Fonte: Teramo Calcio

Teramo Calcio, intervista a Candido Di Felice

Chiamato in un momento difficile del Teramo dal patron Campitelli il tecnico Candido Di Felice ha risposto presente corciandosi da subito le maniche e iniziando a lavorare intensamente, lavoro che ha fruttato sei vittorie consecutive tra campionato e coppa, serie positiva fermatasi però Domenica contro il Montesilvano.
Ancora una volta il tecnico biancorosso ha dato però dimostrazione di professionalità e di essere un grande uomo facendo sue tutte le responsabilità della brutta sconfitta.

D) Domenica abbiamo visto una gara un po’ opaca del Teramo, che sotto la sua guida ci aveva abituato solo a vincere senza addirittura subire reti. Domenica ne sono state incassate ben 4, come spiega questa prestazione?
R) Diciamo che prima o poi doveva succedere, mi dispiace per il pubblico che ci ha dimostrato grande affetto e attaccamento ai colori, mi dispiace per la società, nessuno meritava questa batosta, ma sicuramente da domenica ci faremo perdonare.

D) Il Montesilvano è ora a sei punti e fa un po’ più paura per quanto concerne la corsa al titolo, che però vi vede ancora come favoriti. Che fine campionato prevede?
R) Dipende solo da noi, sei punti di vantaggio a nove giornate dal termine sono un vantaggio importante. Noi siamo il Teramo una squadra importante e organizzata a livello societario. La vittoria di questo campionato dipende solo ed esclusivamente da noi.

D) Domenica vi aspetterà l’Angizia Luco, cosa si attende da questa gara?
R) Che la squadra torni ad esprimersi come ha fatto nele partite precedenti. Fisicamente la squadra sta bene, il morale è tornato normale, questa sconfitta ci è stata da lezione, torneremo ad esprimerci come sappiamo.

D) Quale crede sia l’arma in più della vostra squadra che potrebbe permettervi di vincere il campionato?
R)Io ho sempre detto che la nostra forza è il gruppo. Sono tutti calciatori validi, se ognuno di loro si mette a disposizione della squadra otterremo sicuramente ottimi risultati.

D) Lei è stato scelto dalla società per un compito non facile, in una piazza importante come Teramo, per di più a campionato in corso. Cosa l’ha spinta a fare questa scelta?
R) Io faccio l’allenatore da molti anni, per farlo ci vuole coraggio. Ad un occasione come questa era difficile dire di no, un occasione che è difficile ti possa ricapitare, un treno che passa una sola volta. Ringrazio la società che mi ha dato questa opportunità e cercherò di ripagare la loro fiducia.

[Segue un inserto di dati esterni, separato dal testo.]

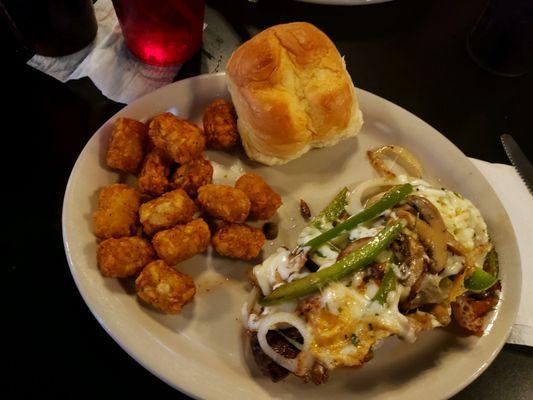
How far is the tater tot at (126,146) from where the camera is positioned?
5.79 ft

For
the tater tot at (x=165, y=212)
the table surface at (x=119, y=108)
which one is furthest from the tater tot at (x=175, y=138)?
the table surface at (x=119, y=108)

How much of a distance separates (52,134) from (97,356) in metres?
0.91

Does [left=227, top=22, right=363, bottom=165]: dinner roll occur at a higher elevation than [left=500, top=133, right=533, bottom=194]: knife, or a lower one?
higher

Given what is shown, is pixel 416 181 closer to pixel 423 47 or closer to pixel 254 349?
pixel 254 349

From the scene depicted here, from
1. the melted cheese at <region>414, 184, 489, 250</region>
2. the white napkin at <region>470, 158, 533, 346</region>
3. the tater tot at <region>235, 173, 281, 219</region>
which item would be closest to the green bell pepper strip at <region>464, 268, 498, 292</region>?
the melted cheese at <region>414, 184, 489, 250</region>

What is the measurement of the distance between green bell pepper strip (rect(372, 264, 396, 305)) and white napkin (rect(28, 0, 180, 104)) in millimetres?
1240

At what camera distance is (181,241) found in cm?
165

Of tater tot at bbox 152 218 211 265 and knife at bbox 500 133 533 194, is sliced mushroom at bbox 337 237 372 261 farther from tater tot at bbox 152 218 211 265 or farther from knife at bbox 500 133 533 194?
knife at bbox 500 133 533 194

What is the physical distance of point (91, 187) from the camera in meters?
1.75

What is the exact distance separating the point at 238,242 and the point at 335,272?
15.6 inches

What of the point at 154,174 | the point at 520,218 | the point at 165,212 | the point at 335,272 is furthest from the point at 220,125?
the point at 520,218

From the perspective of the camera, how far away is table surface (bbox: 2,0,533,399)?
5.14ft

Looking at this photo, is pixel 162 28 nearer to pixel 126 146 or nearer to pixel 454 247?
pixel 126 146

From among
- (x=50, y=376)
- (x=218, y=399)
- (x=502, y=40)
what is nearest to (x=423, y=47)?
(x=502, y=40)
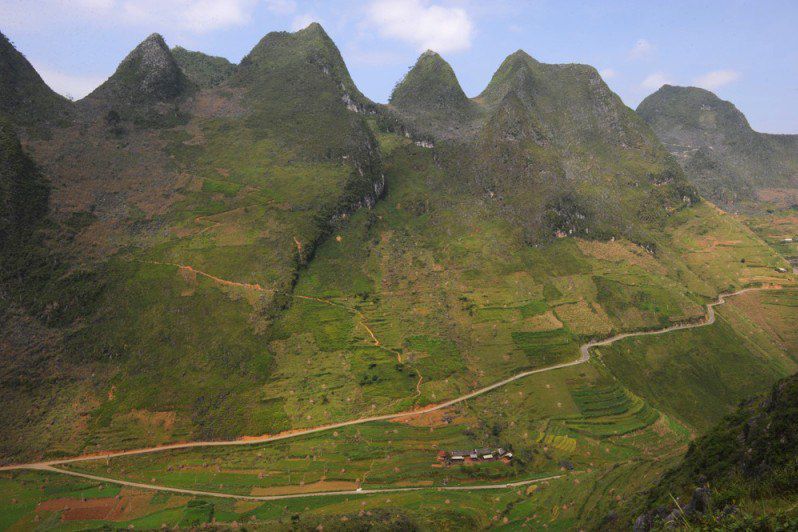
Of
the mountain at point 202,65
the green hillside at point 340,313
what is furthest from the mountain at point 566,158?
the mountain at point 202,65

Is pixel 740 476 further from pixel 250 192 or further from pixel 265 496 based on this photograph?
pixel 250 192

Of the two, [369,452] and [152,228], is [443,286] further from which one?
[152,228]

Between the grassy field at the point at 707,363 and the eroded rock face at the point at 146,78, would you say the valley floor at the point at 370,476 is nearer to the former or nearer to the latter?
the grassy field at the point at 707,363

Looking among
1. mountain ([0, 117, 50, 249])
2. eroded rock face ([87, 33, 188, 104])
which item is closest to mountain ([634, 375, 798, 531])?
mountain ([0, 117, 50, 249])

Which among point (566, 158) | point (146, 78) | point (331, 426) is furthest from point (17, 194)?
point (566, 158)

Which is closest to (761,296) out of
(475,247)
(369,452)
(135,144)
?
(475,247)
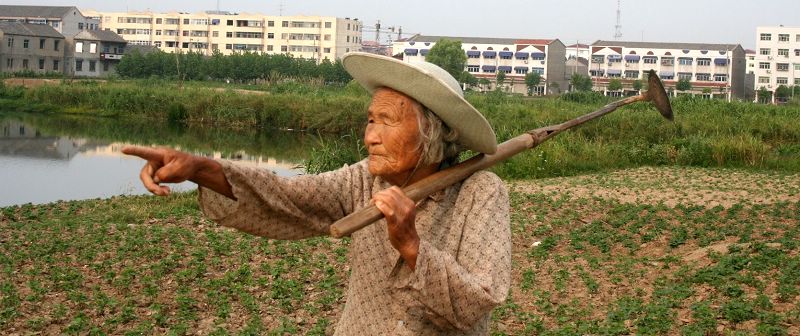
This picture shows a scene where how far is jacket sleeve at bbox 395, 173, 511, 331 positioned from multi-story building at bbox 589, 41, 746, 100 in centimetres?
6912

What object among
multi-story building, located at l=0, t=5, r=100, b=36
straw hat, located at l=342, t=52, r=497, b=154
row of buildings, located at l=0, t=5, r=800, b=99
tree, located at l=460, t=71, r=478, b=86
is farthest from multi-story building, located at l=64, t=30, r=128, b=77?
straw hat, located at l=342, t=52, r=497, b=154

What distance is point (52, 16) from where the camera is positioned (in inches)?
3039

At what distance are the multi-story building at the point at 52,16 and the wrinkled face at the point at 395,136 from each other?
7747 cm

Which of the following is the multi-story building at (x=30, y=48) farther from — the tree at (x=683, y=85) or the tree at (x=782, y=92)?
the tree at (x=782, y=92)

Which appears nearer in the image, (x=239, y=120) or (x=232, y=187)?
(x=232, y=187)

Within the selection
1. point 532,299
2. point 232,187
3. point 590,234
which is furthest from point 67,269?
point 232,187

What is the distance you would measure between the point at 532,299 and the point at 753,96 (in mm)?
70328

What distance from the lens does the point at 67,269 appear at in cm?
714

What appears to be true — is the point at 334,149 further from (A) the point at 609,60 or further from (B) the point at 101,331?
(A) the point at 609,60

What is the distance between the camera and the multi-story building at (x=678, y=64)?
72.4 m

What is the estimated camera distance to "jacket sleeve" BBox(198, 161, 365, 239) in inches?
89.0

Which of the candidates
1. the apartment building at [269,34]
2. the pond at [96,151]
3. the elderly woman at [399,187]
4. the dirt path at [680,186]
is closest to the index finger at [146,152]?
the elderly woman at [399,187]

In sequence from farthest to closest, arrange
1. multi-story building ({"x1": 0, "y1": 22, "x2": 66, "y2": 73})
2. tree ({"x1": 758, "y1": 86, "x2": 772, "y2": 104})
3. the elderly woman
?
1. tree ({"x1": 758, "y1": 86, "x2": 772, "y2": 104})
2. multi-story building ({"x1": 0, "y1": 22, "x2": 66, "y2": 73})
3. the elderly woman

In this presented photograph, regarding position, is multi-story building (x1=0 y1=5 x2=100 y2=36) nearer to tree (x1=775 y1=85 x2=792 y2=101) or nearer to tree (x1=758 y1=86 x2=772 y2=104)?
tree (x1=758 y1=86 x2=772 y2=104)
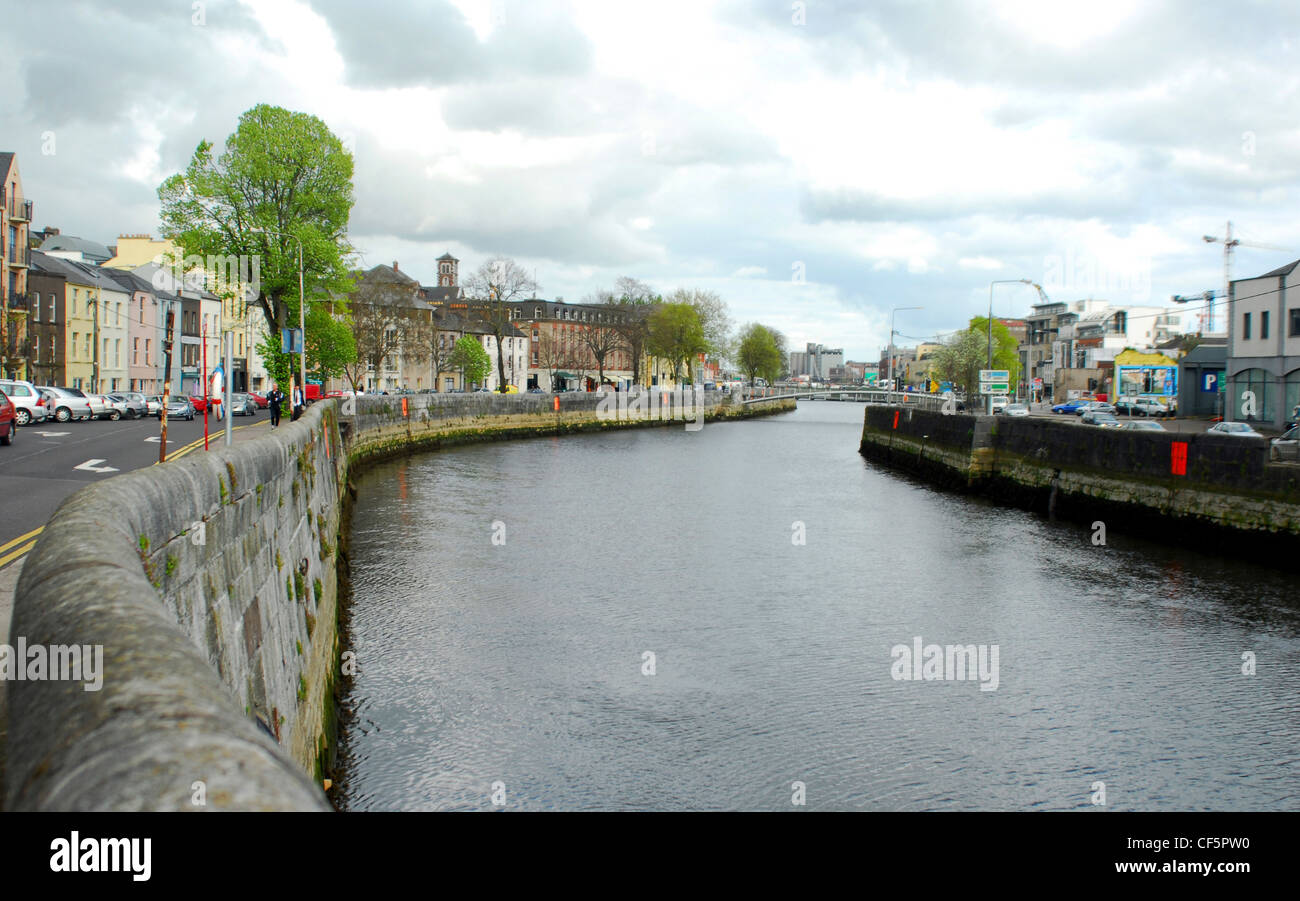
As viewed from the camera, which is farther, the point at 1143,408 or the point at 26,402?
the point at 1143,408

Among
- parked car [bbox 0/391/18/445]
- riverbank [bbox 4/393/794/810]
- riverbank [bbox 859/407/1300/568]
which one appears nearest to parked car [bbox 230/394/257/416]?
parked car [bbox 0/391/18/445]

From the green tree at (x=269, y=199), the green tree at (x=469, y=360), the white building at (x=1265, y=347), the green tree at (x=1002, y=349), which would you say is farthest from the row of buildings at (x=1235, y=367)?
the green tree at (x=469, y=360)

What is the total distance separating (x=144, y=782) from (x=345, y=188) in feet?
176

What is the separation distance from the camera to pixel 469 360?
115 meters

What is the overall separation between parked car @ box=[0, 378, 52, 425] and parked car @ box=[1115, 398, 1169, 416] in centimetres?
6453

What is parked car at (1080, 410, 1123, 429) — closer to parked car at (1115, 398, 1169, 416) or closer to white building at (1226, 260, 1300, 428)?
white building at (1226, 260, 1300, 428)

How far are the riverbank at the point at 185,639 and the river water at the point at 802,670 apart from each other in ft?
6.30

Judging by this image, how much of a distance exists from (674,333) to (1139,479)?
285 ft

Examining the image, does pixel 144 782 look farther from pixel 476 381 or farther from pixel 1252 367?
pixel 476 381

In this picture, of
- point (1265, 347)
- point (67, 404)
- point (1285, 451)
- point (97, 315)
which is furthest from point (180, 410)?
point (1265, 347)

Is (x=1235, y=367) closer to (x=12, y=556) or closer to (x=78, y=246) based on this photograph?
(x=12, y=556)

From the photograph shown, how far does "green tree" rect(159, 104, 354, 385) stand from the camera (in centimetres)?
4888

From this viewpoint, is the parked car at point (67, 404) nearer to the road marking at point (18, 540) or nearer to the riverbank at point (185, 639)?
the riverbank at point (185, 639)

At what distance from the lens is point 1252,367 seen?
54.7 m
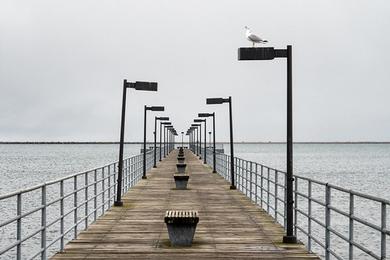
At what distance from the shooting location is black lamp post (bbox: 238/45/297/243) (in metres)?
12.5

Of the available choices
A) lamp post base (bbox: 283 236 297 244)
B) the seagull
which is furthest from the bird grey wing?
lamp post base (bbox: 283 236 297 244)

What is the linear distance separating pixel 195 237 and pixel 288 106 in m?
3.19

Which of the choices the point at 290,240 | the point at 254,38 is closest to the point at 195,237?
the point at 290,240

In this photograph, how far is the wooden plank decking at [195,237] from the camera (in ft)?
36.6

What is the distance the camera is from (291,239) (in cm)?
1248

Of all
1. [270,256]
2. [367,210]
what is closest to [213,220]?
[270,256]

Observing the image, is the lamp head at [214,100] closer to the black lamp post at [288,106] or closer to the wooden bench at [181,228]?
the black lamp post at [288,106]

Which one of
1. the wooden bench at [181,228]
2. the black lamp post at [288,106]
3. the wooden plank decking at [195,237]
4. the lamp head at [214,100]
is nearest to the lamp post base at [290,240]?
the black lamp post at [288,106]

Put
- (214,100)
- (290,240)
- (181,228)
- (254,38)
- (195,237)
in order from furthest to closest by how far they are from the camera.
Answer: (214,100)
(195,237)
(254,38)
(290,240)
(181,228)

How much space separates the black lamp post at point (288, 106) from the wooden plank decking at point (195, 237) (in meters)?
0.39

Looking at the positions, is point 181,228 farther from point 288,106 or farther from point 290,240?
point 288,106

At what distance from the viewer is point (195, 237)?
13156mm

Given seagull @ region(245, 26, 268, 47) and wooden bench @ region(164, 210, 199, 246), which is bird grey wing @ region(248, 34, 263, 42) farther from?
wooden bench @ region(164, 210, 199, 246)

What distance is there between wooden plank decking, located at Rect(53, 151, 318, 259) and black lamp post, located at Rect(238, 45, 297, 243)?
0.39 m
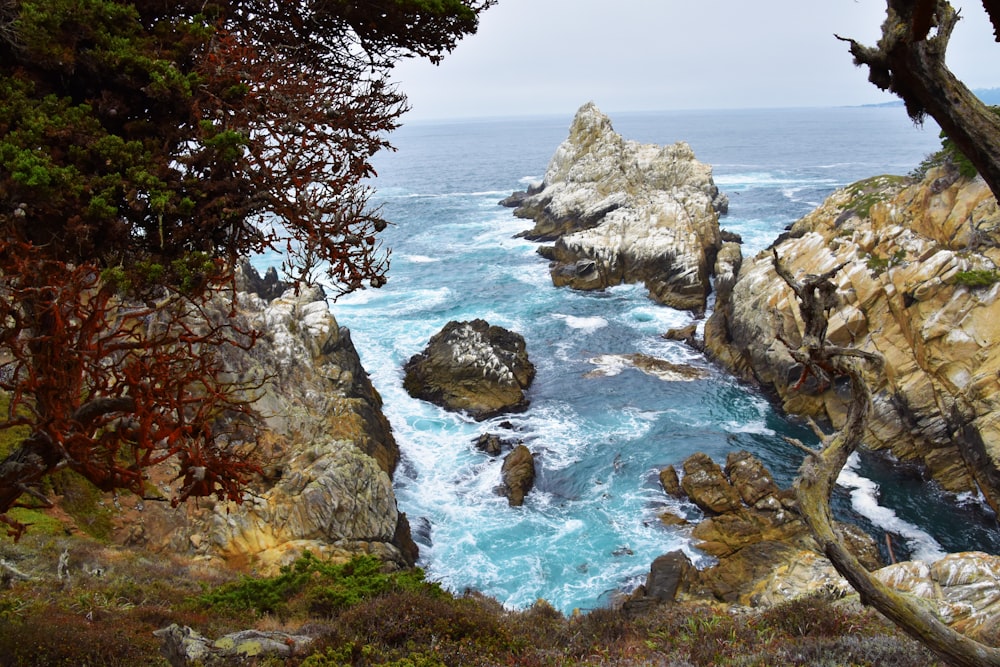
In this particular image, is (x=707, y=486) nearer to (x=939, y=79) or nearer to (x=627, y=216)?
(x=939, y=79)

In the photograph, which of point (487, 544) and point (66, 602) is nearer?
point (66, 602)

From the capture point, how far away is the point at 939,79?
4.97 meters

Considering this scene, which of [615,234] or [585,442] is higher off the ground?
[615,234]

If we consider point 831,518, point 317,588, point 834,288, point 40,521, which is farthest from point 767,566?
point 40,521

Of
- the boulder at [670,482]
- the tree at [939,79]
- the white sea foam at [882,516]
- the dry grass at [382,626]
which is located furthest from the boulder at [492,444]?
the tree at [939,79]

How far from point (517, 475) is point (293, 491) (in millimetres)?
9630

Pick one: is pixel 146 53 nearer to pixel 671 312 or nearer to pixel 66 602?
pixel 66 602

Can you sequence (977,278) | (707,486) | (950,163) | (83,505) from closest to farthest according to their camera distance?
1. (83,505)
2. (707,486)
3. (977,278)
4. (950,163)

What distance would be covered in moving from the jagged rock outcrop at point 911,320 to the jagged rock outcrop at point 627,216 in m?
8.43

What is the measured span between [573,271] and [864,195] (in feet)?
60.7

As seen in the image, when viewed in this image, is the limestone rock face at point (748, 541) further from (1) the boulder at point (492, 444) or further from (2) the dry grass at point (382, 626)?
(1) the boulder at point (492, 444)

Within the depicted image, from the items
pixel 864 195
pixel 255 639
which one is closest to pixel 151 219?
pixel 255 639

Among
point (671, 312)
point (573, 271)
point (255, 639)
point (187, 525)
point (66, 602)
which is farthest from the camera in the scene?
point (573, 271)

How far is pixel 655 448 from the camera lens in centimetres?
2589
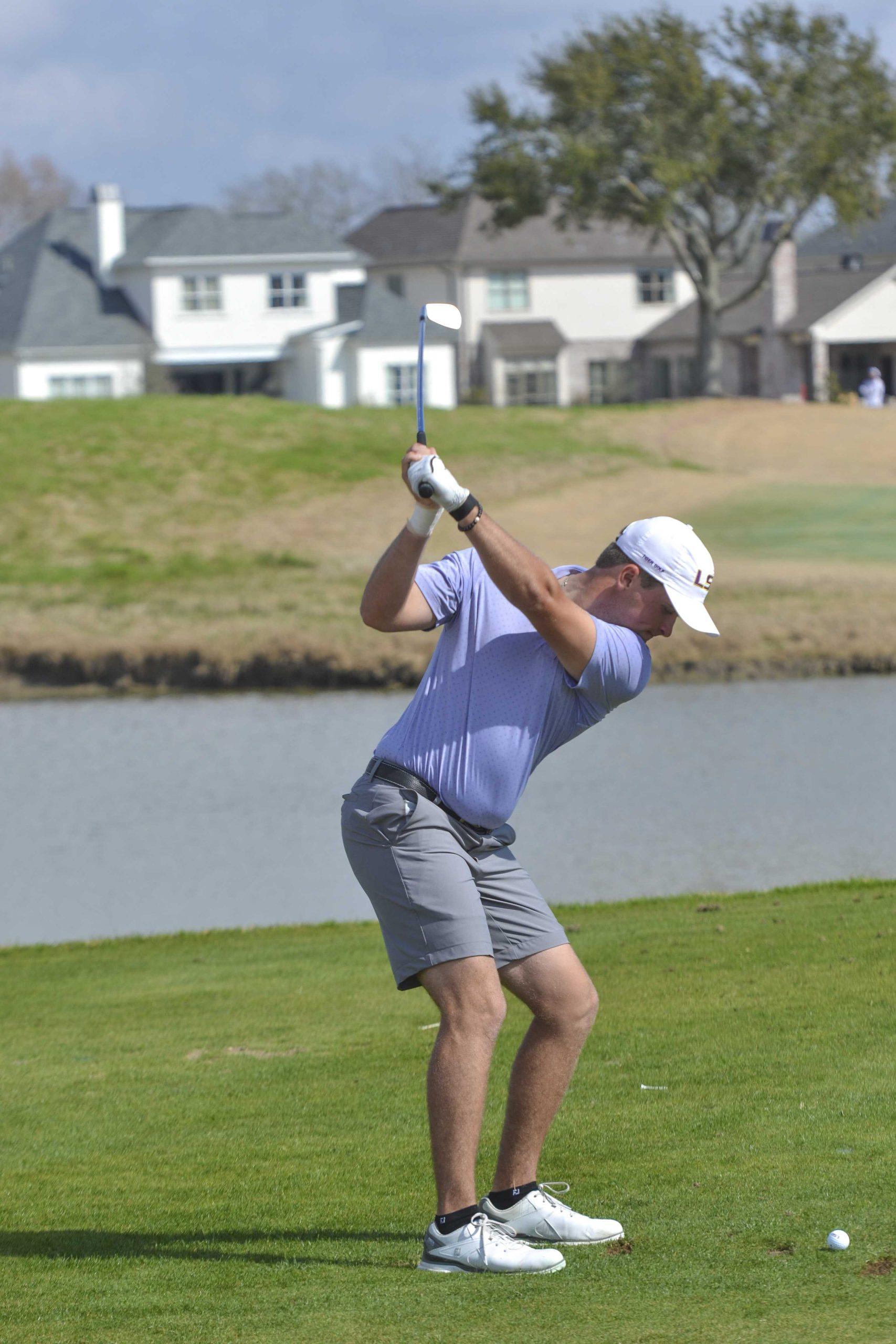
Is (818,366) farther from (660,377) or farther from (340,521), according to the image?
(340,521)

D) Lei ha una squadra di grandi giocatori. E’ difficile la gestione?
R) No, assolutamente. Non ho avuto mai problemi con nessuno spogliatoio. Certamente un grande spogliatoio è anche sintomo di una grande società alle spalle, e qui c’è sicuramente.Non ho mai avuto problemi perché valuto tutti i giocatori alla stessa maniera, e chi la domenica va in campo è certamente quello che a mio giudizio lo merita di più in quel momento.